[<prev] [next>] [<thread-prev] [day] [month] [year] [list]
Message-ID: <b38f0459-1373-42d3-8526-e8ef9ac4d2e7@intel.com>
Date: Fri, 12 Sep 2025 15:19:04 -0700
From: Reinette Chatre <reinette.chatre@...el.com>
To: Dave Martin <Dave.Martin@....com>, <linux-kernel@...r.kernel.org>
CC: Tony Luck <tony.luck@...el.com>, James Morse <james.morse@....com>,
"Thomas Gleixner" <tglx@...utronix.de>, Ingo Molnar <mingo@...hat.com>,
"Borislav Petkov" <bp@...en8.de>, Dave Hansen <dave.hansen@...ux.intel.com>,
"H. Peter Anvin" <hpa@...or.com>, Jonathan Corbet <corbet@....net>,
<x86@...nel.org>, <linux-doc@...r.kernel.org>
Subject: Re: [PATCH] fs/resctrl,x86/resctrl: Factor mba rounding to be
per-arch
Hi Dave,
nits:
Please use the subject prefix "x86,fs/resctrl" to be consistent with other
resctrl code (and was established by Arm :)).

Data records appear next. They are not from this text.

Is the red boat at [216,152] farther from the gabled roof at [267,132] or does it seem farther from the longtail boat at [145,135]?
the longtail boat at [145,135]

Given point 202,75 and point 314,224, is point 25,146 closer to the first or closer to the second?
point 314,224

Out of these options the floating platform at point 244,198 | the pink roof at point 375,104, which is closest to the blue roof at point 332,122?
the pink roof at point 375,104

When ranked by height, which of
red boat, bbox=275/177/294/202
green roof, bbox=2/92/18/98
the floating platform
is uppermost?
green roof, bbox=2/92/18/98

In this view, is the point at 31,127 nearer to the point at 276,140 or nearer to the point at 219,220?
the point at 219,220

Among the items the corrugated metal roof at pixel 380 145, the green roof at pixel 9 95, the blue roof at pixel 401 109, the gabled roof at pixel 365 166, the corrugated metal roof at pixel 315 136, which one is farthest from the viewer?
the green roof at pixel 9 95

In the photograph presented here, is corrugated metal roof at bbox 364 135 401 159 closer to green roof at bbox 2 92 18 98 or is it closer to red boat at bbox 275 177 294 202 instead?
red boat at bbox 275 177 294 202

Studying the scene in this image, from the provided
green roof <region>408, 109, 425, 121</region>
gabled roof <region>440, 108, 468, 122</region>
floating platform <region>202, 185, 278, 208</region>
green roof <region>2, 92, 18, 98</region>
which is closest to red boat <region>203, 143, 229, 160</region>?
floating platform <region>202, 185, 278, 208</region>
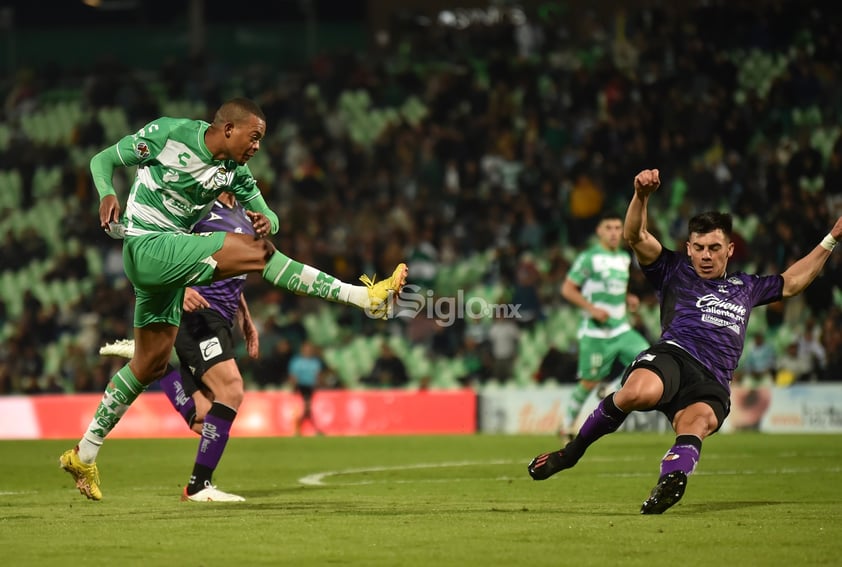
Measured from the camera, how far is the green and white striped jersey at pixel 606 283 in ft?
55.4

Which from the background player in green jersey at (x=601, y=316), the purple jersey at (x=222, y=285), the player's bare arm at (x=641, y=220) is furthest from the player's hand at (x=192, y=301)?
the background player in green jersey at (x=601, y=316)

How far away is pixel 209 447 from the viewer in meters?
10.1

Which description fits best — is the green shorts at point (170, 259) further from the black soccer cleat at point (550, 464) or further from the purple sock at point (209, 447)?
the black soccer cleat at point (550, 464)

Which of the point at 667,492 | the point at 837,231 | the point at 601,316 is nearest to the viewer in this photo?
the point at 667,492

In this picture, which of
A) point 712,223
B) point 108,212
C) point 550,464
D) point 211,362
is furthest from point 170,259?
point 712,223

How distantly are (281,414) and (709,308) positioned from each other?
12.9m

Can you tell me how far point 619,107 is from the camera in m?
24.5

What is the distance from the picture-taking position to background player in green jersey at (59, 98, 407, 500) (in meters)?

Also please use upper case for acronym mba->MBA.
On 9/2/25 9:24 AM, Dave Martin wrote:
> The control value parser for the MB resource currently coerces the
> memory bandwidth percentage value from userspace to be an exact
> multiple of the bw_gran parameter.
(to help be specific)
"the bw_gran parameter" -> "rdt_resource::resctrl_membw::bw_gran"?
>
> On MPAM systems, this results in somewhat worse-than-worst-case
> rounding, since bw_gran is in general only an approximation to the
> actual hardware granularity on these systems, and the hardware
> bandwidth allocation control value is not natively a percentage --
> necessitating a further conversion in the resctrl_arch_update_domains()

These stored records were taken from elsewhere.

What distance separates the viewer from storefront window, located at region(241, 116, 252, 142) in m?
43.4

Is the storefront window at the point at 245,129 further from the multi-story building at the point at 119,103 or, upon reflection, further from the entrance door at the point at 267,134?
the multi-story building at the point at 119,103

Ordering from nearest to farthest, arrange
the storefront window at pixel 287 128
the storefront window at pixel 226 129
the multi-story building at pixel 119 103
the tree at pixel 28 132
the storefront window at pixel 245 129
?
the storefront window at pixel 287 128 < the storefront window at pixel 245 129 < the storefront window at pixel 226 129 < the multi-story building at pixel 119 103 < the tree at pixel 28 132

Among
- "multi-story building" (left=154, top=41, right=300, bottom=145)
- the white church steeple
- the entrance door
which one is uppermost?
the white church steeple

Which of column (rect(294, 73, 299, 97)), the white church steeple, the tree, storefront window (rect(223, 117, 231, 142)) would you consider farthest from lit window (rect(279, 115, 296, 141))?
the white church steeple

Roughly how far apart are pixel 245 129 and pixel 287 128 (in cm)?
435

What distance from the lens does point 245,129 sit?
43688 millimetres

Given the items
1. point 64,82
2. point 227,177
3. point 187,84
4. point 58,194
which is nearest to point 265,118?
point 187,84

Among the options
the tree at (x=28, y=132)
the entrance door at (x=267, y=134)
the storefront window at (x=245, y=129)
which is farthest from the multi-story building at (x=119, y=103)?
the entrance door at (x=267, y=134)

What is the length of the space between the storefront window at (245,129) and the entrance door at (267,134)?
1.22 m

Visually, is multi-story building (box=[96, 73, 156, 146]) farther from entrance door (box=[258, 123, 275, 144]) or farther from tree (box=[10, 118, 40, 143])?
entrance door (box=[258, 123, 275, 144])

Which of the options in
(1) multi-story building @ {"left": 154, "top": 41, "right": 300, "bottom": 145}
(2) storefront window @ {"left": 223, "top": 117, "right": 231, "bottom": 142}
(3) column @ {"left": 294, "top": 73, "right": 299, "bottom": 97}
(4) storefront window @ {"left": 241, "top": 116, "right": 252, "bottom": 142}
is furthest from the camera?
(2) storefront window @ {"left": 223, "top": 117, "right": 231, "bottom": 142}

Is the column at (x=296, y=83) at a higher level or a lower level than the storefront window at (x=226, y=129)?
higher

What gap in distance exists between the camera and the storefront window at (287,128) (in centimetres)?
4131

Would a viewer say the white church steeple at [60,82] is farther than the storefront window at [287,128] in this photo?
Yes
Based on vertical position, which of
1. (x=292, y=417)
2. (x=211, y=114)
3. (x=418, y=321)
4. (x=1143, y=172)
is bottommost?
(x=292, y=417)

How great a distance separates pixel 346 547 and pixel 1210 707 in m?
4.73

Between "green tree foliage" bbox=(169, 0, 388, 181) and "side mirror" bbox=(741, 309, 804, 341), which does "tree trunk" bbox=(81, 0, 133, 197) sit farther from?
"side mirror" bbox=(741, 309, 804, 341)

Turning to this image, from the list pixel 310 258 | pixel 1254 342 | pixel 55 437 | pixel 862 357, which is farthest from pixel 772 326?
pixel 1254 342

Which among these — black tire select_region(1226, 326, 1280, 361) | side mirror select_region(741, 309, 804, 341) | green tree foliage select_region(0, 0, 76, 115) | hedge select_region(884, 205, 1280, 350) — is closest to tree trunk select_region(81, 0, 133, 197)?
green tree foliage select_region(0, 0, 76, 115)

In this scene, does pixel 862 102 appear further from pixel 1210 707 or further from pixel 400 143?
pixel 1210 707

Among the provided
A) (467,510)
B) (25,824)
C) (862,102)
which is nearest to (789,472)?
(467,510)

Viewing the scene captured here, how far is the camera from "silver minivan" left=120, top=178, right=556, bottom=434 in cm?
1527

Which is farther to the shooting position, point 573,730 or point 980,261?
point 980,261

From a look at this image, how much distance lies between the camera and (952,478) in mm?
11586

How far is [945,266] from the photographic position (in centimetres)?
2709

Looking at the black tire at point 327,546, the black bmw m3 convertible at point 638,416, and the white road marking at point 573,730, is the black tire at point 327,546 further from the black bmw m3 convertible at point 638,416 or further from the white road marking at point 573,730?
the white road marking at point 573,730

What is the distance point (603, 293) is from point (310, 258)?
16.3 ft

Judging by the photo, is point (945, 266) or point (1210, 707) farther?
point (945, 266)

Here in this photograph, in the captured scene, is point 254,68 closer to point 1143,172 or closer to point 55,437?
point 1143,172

> path, regardless of the conversion done at parse time.
>
> Allow the arch to provide its own parse-time conversion that is
> appropriate for the hardware, and move the existing conversion to x86.
> This will avoid accumulated error from rounding the value twice on MPAM
> systems.
>
> Clarify the documentation, but avoid overly exact promises.
>
> Clamping to bw_min and bw_max still feels generic: leave it in the core
> code, for now.
Sounds like MPAM may be ready to start the schema parsing discussion again?
I understand that MPAM has a few more ways to describe memory bandwidth as
well as cache portion partitioning. Previously ([1] [2]) James mused about exposing
schema format to user space, which seems like a good idea for new schema.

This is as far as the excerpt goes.